Lo más esencial de nuestra sacrosanta religión
Leyendo las Relaciones que los jesuitas misioneros en Canadá enviaban a sus superiores en Europa, encuentro un profundo pasaje que narra la experiencia del padre Brébeuf, san Juan de Brébeuf (1593-1649), uno de los pioneros de la evangelización de los Hurones. Compara, el futuro mártir, la magnificencia y el esplendor del culto católico en Francia, cuyas suntuosas catedrales inspiran recogimiento y devoción, con la pobreza extrema de las tierras de misión: “en estas regiones tendréis que omitir muchas veces la santa misa, y cuando se ofrezca ocasión de poderla celebrar, os servirá de capilla algún rincón de vuestra cabaña, y el humo, la nieve o la lluvia os impedirá que la adornéis, aun cuando tuviereis a mano los adornos necesarios para ello”.
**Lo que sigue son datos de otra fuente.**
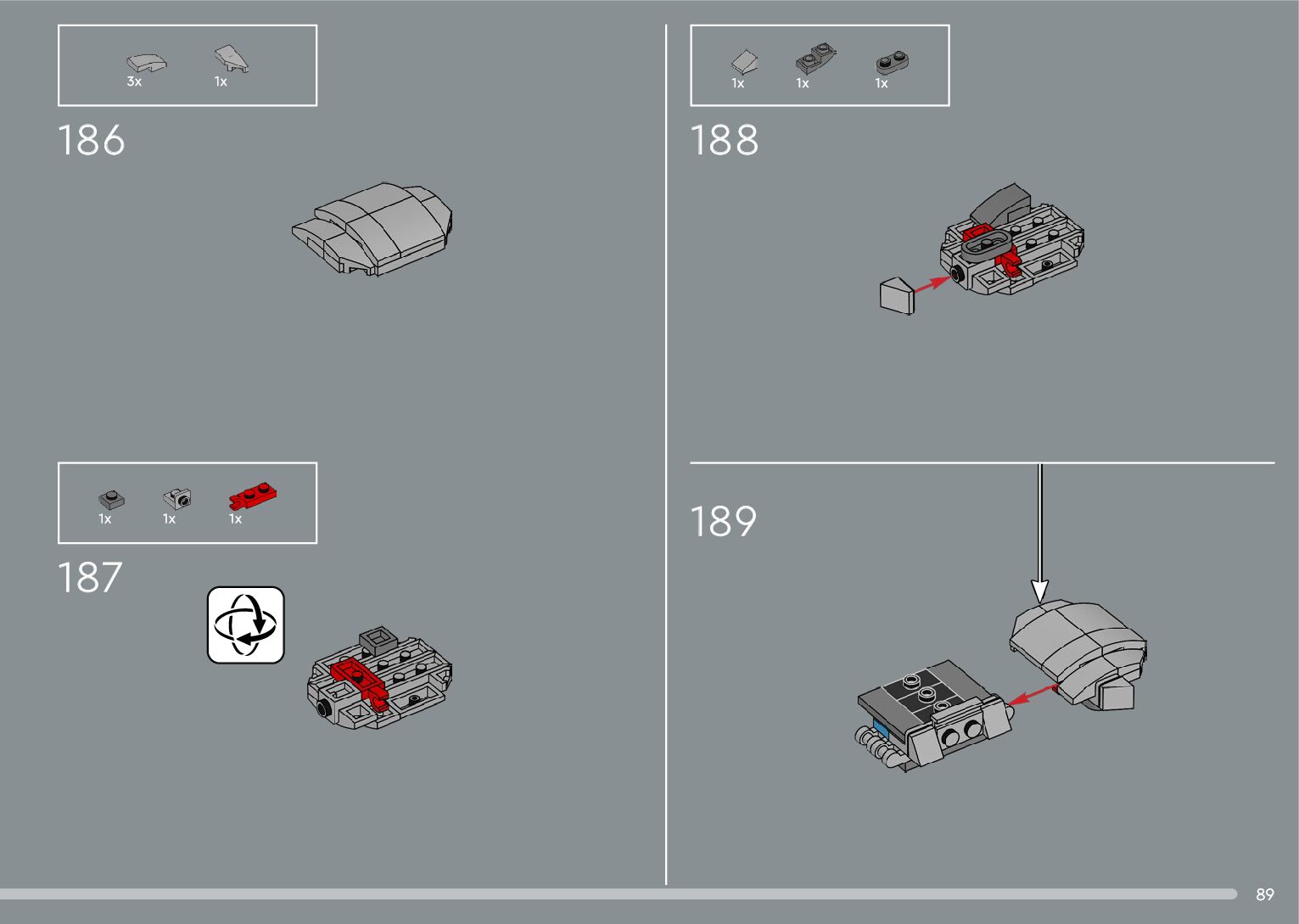 3x 1x

186

1x 1x 1x

187

1x 1x 1x

188

189

89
Pero la carencia de majestad visible no impide que, en la humildad, pueda contemplarse únicamente “lo más esencial de nuestra sacrosanta religión, el Santísimo Sacramento del altar, y la fe nos abre los ojos para mirar sus prodigios sin que ningún símbolo de su majestad nos deslumbre y preste su concurso, al igual que los Magos, que venidos de Oriente ofrecieron sus dones y prestaron vasallaje al divino Infante reclinado en las pajas del pesebre” (A. Heinen, Entre los Pieles Rojas del Canadá, 51).
Difícilmente se puede expresar mejor lo que, inspirándose en Hugo de San Víctor, P. Sequeri denomina la dialéctica del miraculum, la imagen, y del sacramentum. En el sacramentum, lo visible, lo estético, está presente, pero reducido a lo mínimo para significar la trascendencia de lo sublime, reconocida en la adoración y en la fe. Son estas disposiciones profundas del alma las que permiten mirar los prodigios “sin que ningún símbolo de su majestad nos deslumbre y preste su concurso”.